People in the fourth century at the time of Constantine were optimistic. No more so those people who had embraced Christianity as the coming thing, as the religion of not only truth, but of success. What is odd is, of course, that thus far, Christianity would have seemed to be unlikely. Christianity would have seemed to be alien from the Empire. And even if some emperor embraced it for weird reasons of its own, his own, it wouldn’t have seemed to have been the most favorable context for the preservation of the Empire.
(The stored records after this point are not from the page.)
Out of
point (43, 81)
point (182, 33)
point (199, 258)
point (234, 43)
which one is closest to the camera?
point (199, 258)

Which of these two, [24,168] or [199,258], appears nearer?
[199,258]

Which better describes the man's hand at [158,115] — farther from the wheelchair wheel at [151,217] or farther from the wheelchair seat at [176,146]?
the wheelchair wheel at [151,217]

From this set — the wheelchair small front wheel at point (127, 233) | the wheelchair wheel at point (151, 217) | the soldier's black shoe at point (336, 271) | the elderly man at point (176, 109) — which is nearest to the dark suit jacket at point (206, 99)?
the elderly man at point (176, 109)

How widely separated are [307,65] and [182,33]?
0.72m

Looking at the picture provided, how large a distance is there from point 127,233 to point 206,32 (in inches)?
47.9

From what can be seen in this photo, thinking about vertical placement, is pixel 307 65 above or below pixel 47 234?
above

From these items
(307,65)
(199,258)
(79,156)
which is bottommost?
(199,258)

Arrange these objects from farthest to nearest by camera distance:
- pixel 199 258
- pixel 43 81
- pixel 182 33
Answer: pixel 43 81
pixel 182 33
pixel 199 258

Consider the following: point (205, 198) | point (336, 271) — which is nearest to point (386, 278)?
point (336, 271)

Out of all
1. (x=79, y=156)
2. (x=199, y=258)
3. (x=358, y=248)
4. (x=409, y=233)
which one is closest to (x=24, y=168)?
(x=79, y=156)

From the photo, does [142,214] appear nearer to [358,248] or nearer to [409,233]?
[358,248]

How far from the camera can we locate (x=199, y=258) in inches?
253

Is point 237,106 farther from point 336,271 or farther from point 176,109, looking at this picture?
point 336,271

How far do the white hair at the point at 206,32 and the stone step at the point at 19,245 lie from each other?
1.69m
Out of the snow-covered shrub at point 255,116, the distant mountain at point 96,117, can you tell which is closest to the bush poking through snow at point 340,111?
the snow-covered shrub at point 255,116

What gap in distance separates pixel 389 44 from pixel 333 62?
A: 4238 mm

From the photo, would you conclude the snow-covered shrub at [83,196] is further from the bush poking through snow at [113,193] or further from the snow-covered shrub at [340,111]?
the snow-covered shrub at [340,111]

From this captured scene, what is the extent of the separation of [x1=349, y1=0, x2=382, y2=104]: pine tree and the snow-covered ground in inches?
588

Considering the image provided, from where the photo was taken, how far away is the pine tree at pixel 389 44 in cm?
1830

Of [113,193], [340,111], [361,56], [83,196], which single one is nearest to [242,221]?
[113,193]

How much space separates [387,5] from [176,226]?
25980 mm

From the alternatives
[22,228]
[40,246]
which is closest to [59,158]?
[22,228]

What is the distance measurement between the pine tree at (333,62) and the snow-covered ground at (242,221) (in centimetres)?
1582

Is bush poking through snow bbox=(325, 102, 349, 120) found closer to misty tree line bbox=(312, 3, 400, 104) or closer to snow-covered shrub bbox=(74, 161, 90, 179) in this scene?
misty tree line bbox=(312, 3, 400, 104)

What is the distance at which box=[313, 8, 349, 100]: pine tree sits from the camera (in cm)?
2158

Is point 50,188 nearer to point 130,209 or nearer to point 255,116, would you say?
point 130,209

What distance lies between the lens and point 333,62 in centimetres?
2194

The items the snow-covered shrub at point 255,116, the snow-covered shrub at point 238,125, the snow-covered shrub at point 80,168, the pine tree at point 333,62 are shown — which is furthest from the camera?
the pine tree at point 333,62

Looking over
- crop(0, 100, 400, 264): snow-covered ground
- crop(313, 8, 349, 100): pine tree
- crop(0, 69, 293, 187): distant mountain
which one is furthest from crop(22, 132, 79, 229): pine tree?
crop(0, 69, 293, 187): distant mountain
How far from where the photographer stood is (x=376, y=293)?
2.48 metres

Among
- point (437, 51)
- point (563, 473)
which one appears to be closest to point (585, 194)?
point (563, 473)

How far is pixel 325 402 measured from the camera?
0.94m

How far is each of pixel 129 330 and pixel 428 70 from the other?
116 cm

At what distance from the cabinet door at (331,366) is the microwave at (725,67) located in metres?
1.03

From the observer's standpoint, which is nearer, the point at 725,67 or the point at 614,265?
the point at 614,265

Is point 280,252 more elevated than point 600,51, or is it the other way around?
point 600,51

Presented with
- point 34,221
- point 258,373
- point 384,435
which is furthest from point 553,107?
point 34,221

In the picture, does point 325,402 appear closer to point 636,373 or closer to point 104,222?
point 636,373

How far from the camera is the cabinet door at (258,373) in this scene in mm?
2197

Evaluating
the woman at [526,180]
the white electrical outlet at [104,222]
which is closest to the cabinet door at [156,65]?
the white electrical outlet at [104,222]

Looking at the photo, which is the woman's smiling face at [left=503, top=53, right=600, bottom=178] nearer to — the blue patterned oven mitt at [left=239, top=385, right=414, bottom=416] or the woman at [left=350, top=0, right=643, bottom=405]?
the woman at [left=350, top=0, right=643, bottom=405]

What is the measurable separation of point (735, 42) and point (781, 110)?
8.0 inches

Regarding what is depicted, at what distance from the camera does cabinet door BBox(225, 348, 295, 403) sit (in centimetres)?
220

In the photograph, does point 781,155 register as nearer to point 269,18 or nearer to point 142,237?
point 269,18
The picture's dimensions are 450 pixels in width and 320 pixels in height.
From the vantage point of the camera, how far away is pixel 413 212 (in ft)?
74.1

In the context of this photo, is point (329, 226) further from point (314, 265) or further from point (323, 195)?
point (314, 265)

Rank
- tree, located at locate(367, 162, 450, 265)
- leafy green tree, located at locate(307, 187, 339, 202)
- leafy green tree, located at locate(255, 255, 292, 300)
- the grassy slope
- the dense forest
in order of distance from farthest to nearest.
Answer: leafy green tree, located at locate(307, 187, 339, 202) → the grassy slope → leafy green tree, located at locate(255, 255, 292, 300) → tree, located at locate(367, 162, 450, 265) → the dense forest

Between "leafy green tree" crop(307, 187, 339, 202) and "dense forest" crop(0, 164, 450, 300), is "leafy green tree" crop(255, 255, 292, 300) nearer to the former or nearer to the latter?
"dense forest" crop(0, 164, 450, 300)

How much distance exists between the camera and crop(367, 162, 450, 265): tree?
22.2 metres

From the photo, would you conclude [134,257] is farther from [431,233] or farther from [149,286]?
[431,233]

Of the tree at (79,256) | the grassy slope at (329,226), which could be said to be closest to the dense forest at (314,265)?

And indeed, of course, the Empire would fail in the west within a century and a half or so of the embrace of Christianity. And it’s no surprise, then, that the English historian of the Roman Empire, Edward Gibbon, whose Decline and Fall of the Roman Empire sort ofsets the agenda for any course like this one. It’s no accident that Gibbon blamed Christianity for the fall of the Empire. But indeed, in the fourth century, it seemed that Christianity was one of the forces that had saved the Empire. And not only that, as we will see as this course unfolds, much of what was preserved from the debacle of 476 and successive problems of the preservation of civilization would be preserved through the action of the Church. Thanks very much.